Here are reactions to the decision from activists, advocates and organizations:
U.S. Congressman David N. Cicilline, one of six openly LGBT members of U.S. House and a co-chair of the LGBT Equality Caucus: "Today is a victory that is truly decades in the making and ends long-standing discrimination against the LGBT community in the context of marriage."
National Center for Transgender Equality Executive Director Mara Keisling: "The U.S. Supreme Court has finally ruled that gender can no longer be used to prevent couples from marrying bringing immeasurable stability to families with transgender spouses."
President Ashley Broadway-Mack of the American Military Partner Association (AMPA), the nation's largest organization of lesbian, gay, bisexual, and transgender (LGBT) military families: "From burial rights to veteran home loans to burial rights, today's historic Supreme Court decision bringing marriage equality to every state in our great nation means that LGBT military families will finally have access to the full federal veterans benefits they've earned."
Rev. Al Sharpton, president and founder of National Action Network: "This a huge milestone for our nationwide journey for equality for all, and loving couples across this country can finally have their love and unions recognized.
We still have a long way to go, and as the tragedy in South Carolina last week devastatingly showed, the march toward progress and civil rights nationwide continues. As a nation, we must carry the momentum from the highest court in the land and fight against discrimination in all its forms and make sure that all Americans – no matter whom they love, their class or color – can exist freely and equally."
"Their hope is not to be condemned to live in loneliness, excluded from one of civilization's oldest institutions."
WASHINGTON — The Supreme Court in a 5-4 decision on Friday ruled that states may no longer ban same-sex couples' marriages or refuse to recognize such marriages.
Justice Anthony Kennedy wrote the decision, in which he was joined by the court's four more liberal members.
The decision came two years to the day of when the Supreme Court launched the catalyst for today's decision. On June 26, 2013, the court, in an opinion also by Justice Kennedy, struck down the federal ban on recognition of same-sex couples' marriages in the Defense of Marriage Act as unconstitutional.
Almost immediately thereafter, lawsuits were filed — with some already pending — across the country, challenging state bans on same-sex couples' marriages and similar bans on recognizing the marriages of same-sex couples performed elsewhere.
One of the first cases was that filed by Jim Obergefell and his husband, John Arthur, in Ohio. They had married in Maryland shortly after the DOMA decision came down. Arthur was dying of ALS, and the couple didn't want to wait any longer. After marrying, though, they sued the state of Ohio to ensure that Arthur's marriage would be recorded on his death certificate and that Obergefell would be listed as his surviving spouse.

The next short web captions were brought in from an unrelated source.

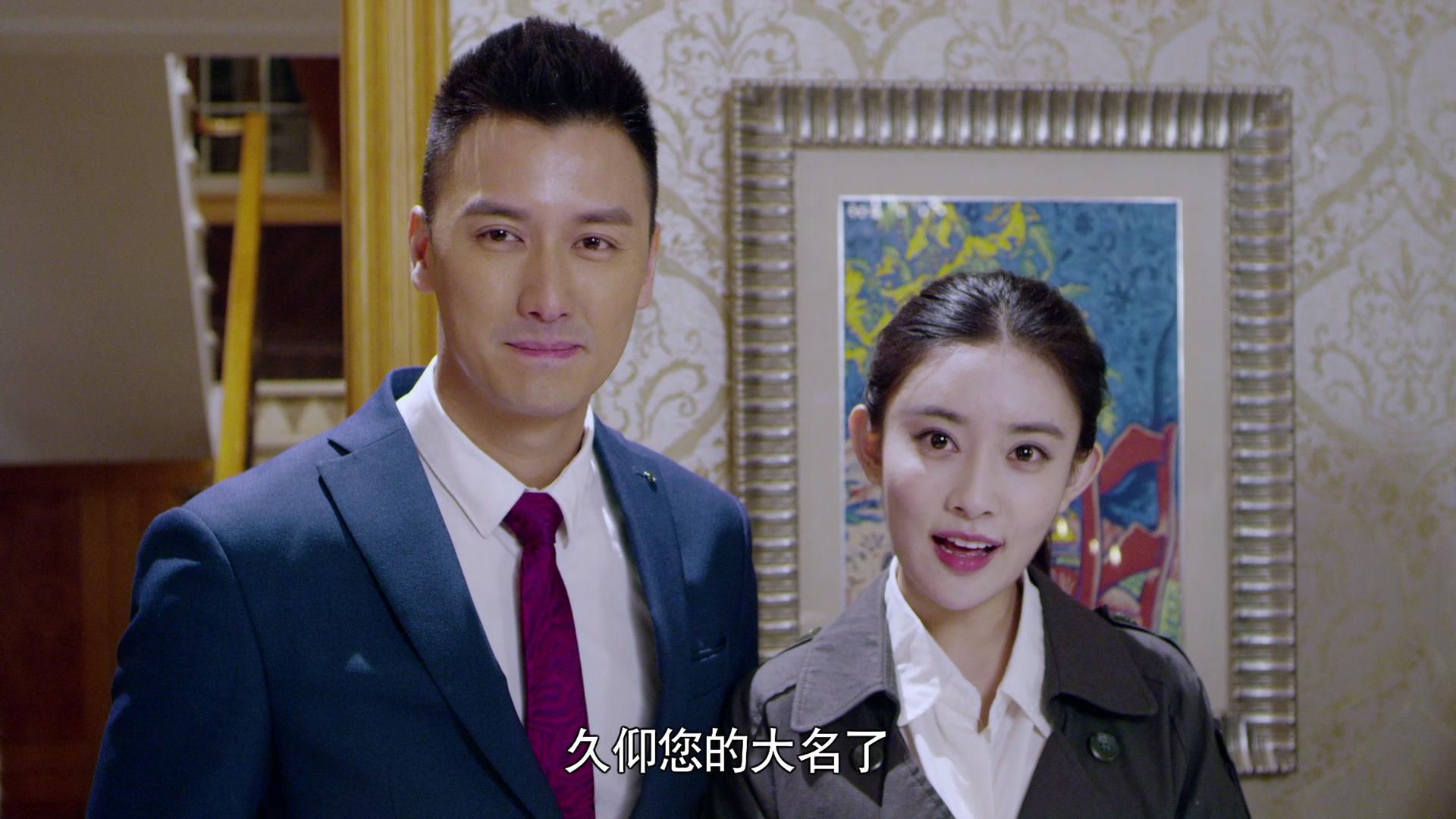 人民检察官 第21集视频封面图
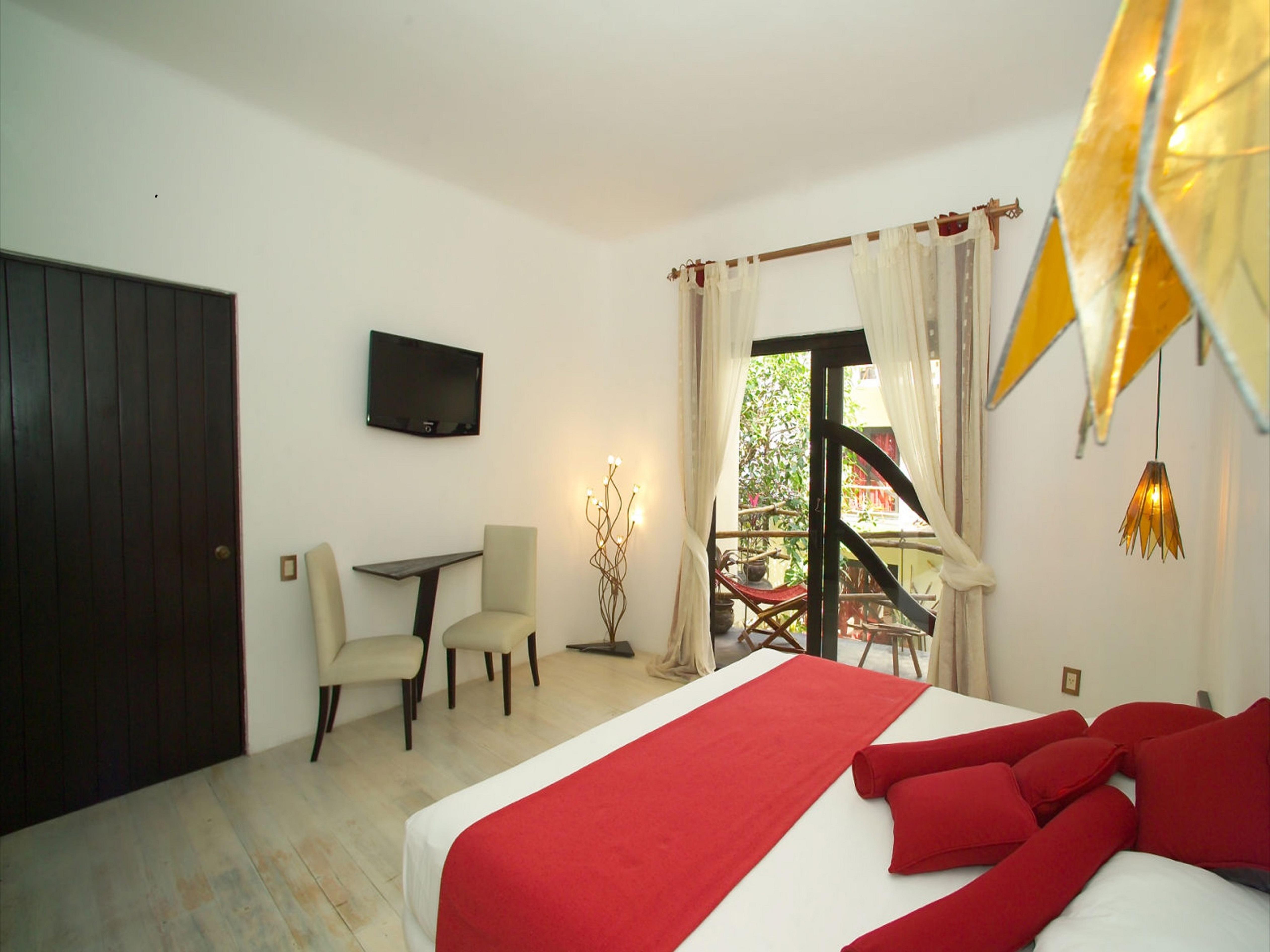 Kinbe - Few Steps From 5th Avenue And The 4* Playa del Carmen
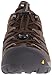 KEEN Utility Men's Atlanta Cool Low Soft Toe ESD Work Shoe, Cascade Brown/Forest Night, 12 Medium US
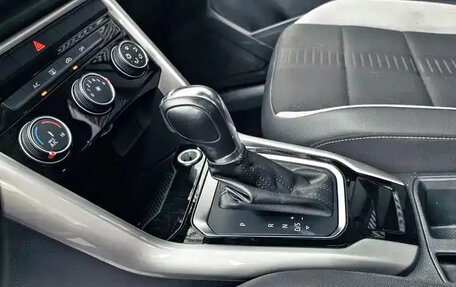 Volkswagen T-Roc I, 2021 год, 1 610 143 рублей, 15 фотография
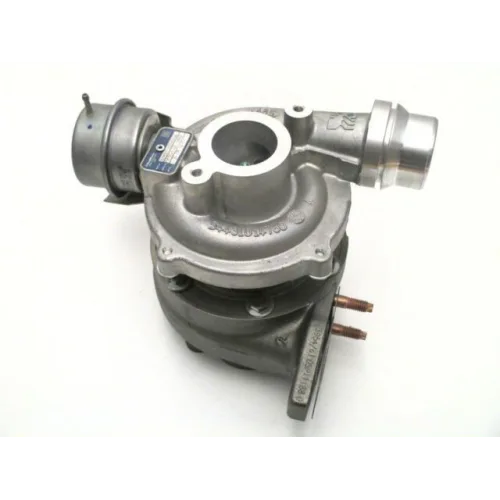 7701479077 TURBO KOMPRESÖR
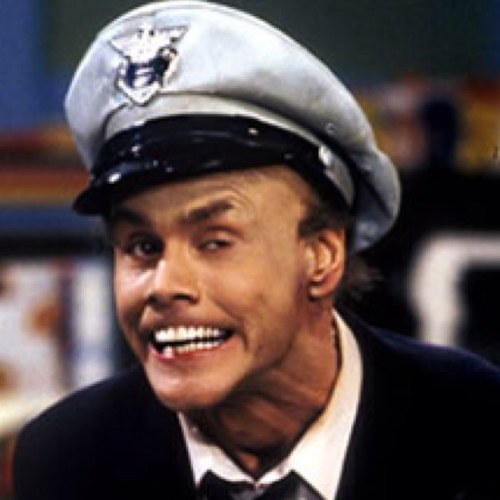 Fire_MarshallB's profile picture. Because people do stupid things.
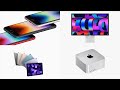 Apple's Mac Studio Event: Everything Announced in 7 Minutes!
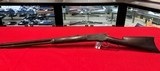 WINCHESTER 1886 RIFLE MFG 1889 - 1 of 9
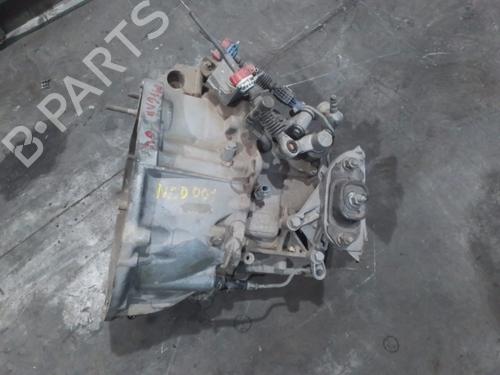 Gearbox RENAULT MEGANE II Saloon (LM0/1_) 1.9 dCi (LM0G, LM1G, LM2C) | BP28211813M3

In April, Obergefell attended the Supreme Court oral arguments in the case without Arthur — who died later in 2013 — and has engaged since the arguments in advocacy on behalf of same-sex couples, including traveling to the University of Guam to serve as the commencement speaker there — even as a marriage equality battle was ongoing on the island.
The two questions before the justices were whether states could bar same-sex couples from marrying and whether states could refuse to recognize the marriages of same-sex couples performed elsewhere.

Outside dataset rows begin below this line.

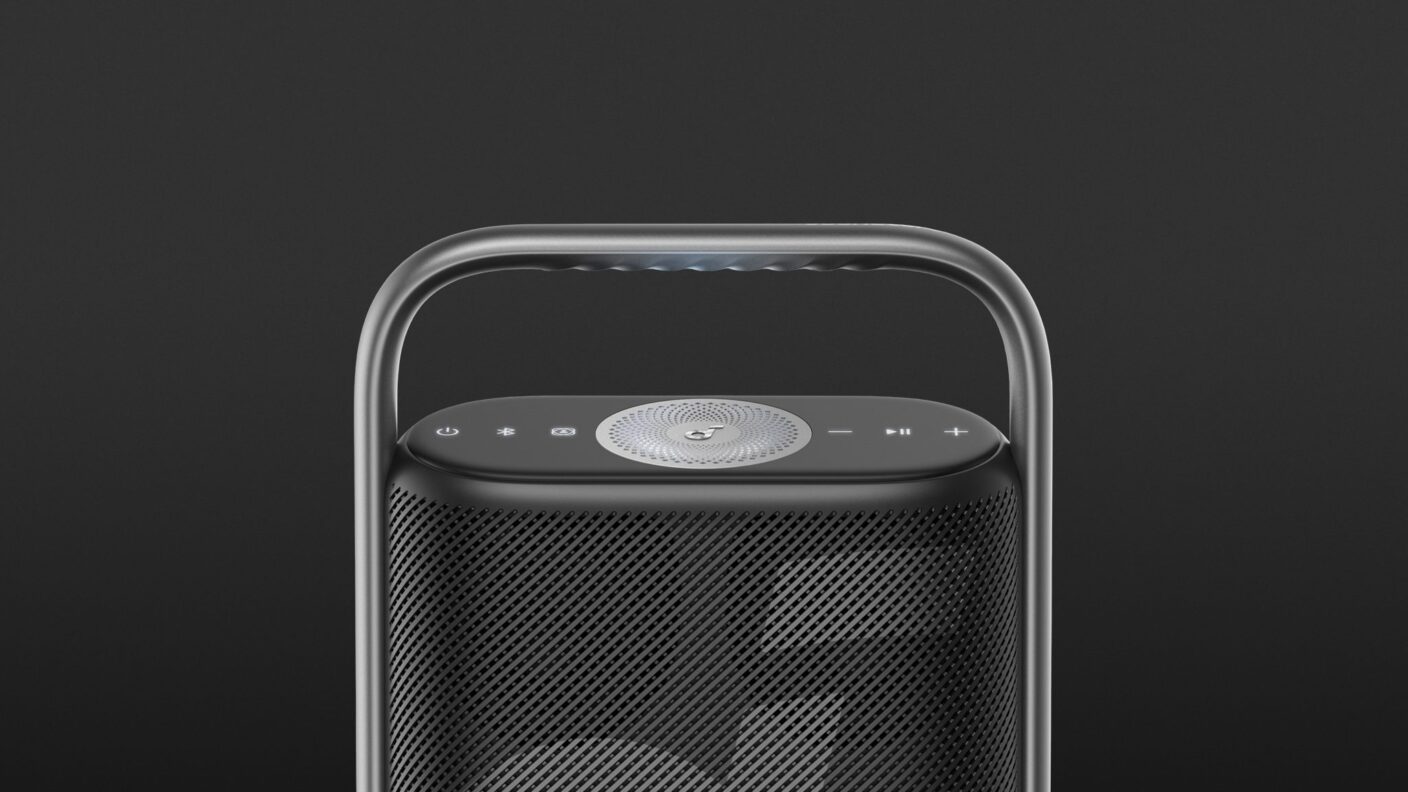 Soundcore Motion X500 by Anker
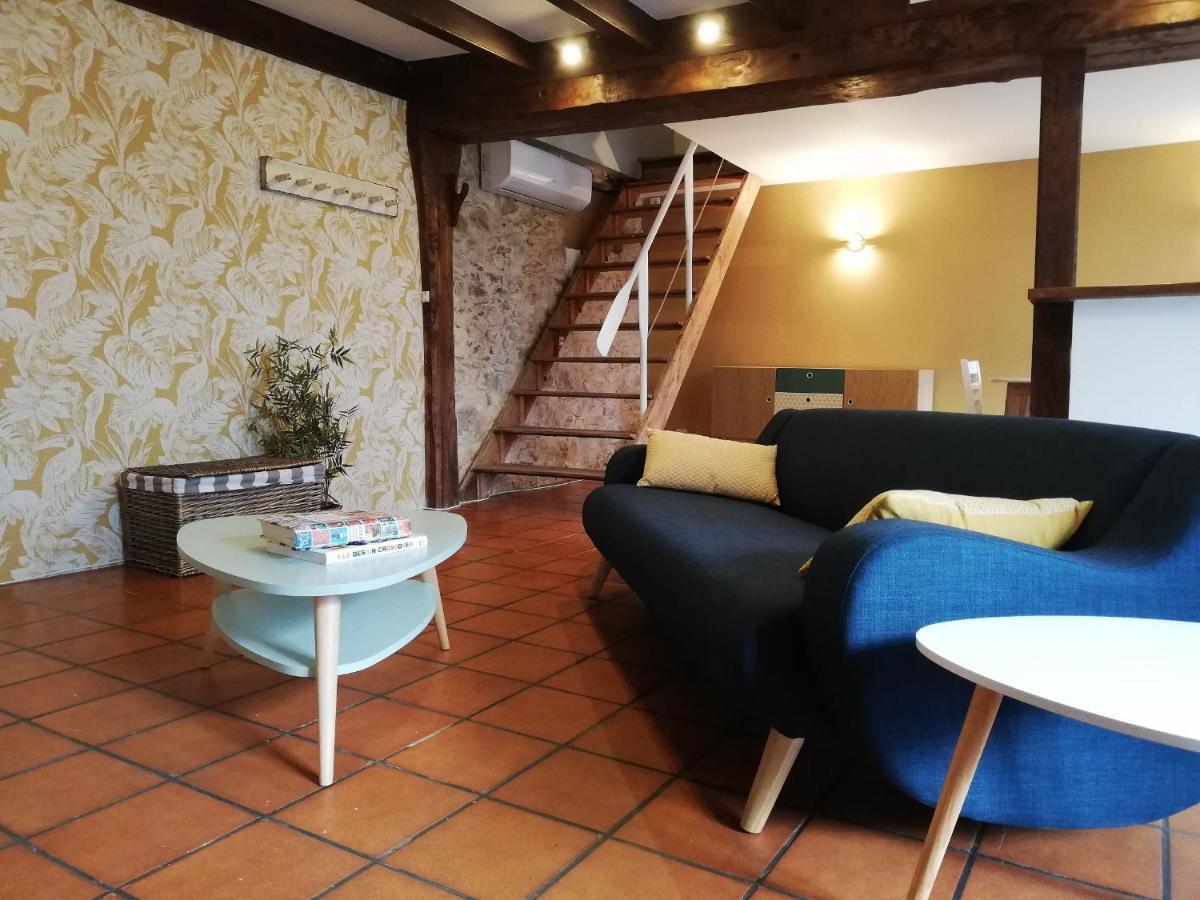 فيلا Maison Normande Proche De La Mer Et Des Commodites Quettehou المظهر الخارجي الصورة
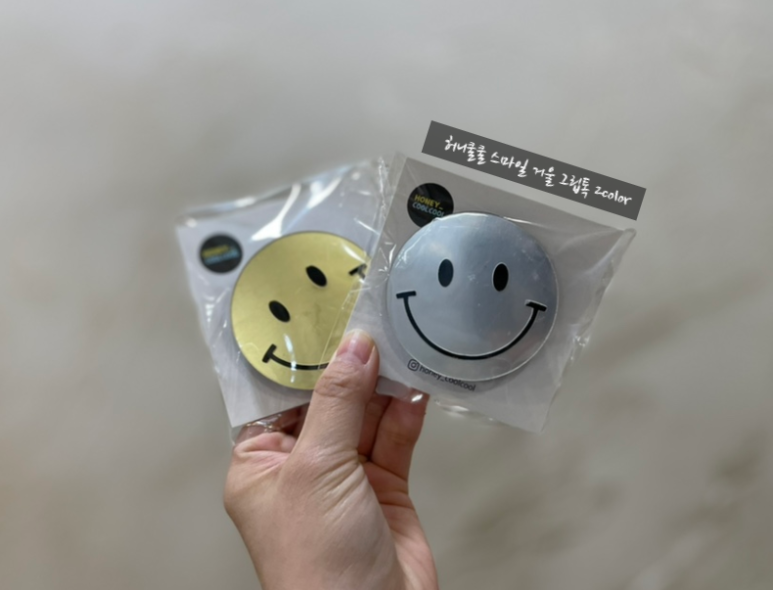 허니쿨쿨 이미지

In the time since Obergefell and Arthur filed their case, four federal appeals courts sided with same-sex couples on the question, striking down state bans. The Supreme Court refused to hear the appeals from the states out of three of those appeals courts in October 2014, leading to marriage equality in a wave of states in the days and weeks that followed.
Only the appeals court hearing Obergefell's case — along with another Ohio case and cases out of Kentucky, Michigan, and Tennessee — upheld the state bans as constitutional, dealing a blow to advocates and couples used to an almost unbroken string of wins.
That November 2014 decision, however, led the justices to agree to hear Obergefell's appeal and the appeal of the same-sex couples from the four states — which the court did in April, leading to today's decision.